> _TASK OBJECTIVE_: Which lines in the items below contain the word "distance" with exactly that capitalization? Collect and copy each such line in full.

> _GIVEN RECORDS_:
= = = = =
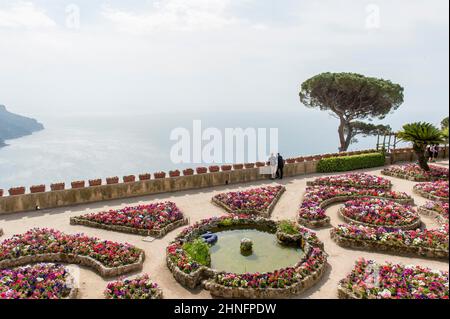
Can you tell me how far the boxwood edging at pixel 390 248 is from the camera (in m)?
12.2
= = = = =
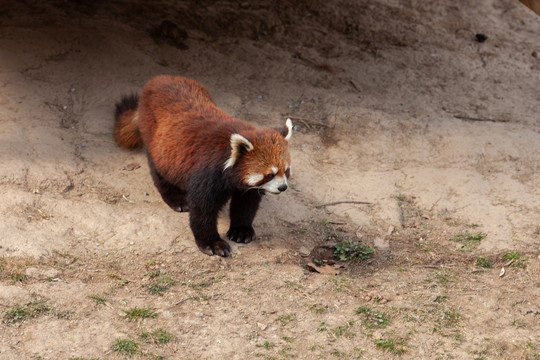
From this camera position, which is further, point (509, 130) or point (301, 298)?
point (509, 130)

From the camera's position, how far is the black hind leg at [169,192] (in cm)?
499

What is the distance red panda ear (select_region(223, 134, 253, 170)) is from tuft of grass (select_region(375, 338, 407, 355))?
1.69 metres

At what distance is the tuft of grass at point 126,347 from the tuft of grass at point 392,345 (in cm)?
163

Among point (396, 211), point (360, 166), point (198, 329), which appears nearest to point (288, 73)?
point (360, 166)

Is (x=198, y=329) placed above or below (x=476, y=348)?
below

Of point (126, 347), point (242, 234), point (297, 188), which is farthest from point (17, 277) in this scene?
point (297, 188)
= = = = =
> _TASK OUTPUT_:
What is the distance red panda ear (select_region(223, 134, 253, 170)) is from tuft of grass (select_region(375, 338, 407, 355))?
At what distance is the tuft of grass at point 126,347 from the tuft of grass at point 392,345 (in cm)?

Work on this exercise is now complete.